Я, разумеется, не помню сейчас слов, сказанных тогда Симоновым, текстуально, но смысл их забыть невозможно. И надо было видеть и слышать, какой овацией встретил их зал! Психологически такая реакция, мне кажется, объяснима: присутствуя на юбилейных собраниях и слушая то, что на них обычно говорится, мы где-то в глубине подсознания все время вносим поправку на «юбилейность» происходящего — чувствуем, что в действительности не такая уж сплошь розовая биография героя торжества. А тут откровенные, выстраданные слова Симонова сразу поставили вещи на свои места, не оставили возможностей для последующих «послеюбилейных» коррективов.

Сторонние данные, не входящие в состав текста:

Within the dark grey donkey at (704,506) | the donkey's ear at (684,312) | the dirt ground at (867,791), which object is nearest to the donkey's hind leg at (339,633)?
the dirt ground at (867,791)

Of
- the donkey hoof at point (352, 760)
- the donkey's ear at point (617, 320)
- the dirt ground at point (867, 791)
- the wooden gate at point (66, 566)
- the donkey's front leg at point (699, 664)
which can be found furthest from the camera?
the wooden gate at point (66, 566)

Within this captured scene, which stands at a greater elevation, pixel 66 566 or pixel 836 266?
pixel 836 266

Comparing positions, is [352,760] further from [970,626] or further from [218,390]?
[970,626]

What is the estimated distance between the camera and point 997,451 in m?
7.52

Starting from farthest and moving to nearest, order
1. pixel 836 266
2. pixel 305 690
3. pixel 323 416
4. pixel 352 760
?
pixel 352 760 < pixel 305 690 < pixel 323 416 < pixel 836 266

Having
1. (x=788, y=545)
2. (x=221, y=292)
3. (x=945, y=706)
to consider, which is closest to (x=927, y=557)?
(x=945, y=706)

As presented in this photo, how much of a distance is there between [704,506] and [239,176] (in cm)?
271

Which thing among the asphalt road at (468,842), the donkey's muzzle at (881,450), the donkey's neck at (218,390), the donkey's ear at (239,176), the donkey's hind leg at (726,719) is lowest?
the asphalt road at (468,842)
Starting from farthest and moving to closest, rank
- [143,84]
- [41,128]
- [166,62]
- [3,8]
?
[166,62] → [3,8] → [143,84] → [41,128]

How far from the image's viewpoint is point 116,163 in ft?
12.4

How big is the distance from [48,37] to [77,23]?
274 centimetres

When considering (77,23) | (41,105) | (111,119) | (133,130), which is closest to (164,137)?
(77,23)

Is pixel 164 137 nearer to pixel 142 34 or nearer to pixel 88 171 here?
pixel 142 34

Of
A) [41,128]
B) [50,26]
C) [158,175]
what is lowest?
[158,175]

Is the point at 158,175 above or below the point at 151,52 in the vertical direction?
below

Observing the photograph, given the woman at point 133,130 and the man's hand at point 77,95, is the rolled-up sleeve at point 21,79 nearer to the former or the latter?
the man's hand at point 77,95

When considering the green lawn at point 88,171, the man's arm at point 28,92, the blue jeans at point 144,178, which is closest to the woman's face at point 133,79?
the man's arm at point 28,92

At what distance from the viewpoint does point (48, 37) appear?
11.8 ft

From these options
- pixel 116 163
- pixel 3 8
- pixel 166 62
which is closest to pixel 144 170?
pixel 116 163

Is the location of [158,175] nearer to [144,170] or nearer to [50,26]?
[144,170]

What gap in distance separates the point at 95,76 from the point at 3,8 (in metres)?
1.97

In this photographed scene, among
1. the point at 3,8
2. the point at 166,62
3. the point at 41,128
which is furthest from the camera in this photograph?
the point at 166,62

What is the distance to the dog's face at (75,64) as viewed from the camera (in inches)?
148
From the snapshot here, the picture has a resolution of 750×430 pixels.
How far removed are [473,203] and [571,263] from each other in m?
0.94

Пришлось мне впоследствии слышать — правда, от одного только человека — и такое мнение, что ответное слово Симонова на этом вечере шло «не от души, а от ума». Понимал, мол, он сам, что есть в его биографии не лучшие страницы, которые участники вечера так или иначе хорошо помнят, независимо от всех юбилейных славословий; вот и решил он, умница, сам пойти «навстречу опасности», чтобы таким ходом лучше нейтрализовать её.
Не могу с такой позицией согласиться. Во-первых — и это, наверное, главное — слова Симонова на том вечере прозвучали предельно искренне. Думаю, что, давно зная его, малейшую фальшь, будь она в этих словах, я бы обязательно уловил.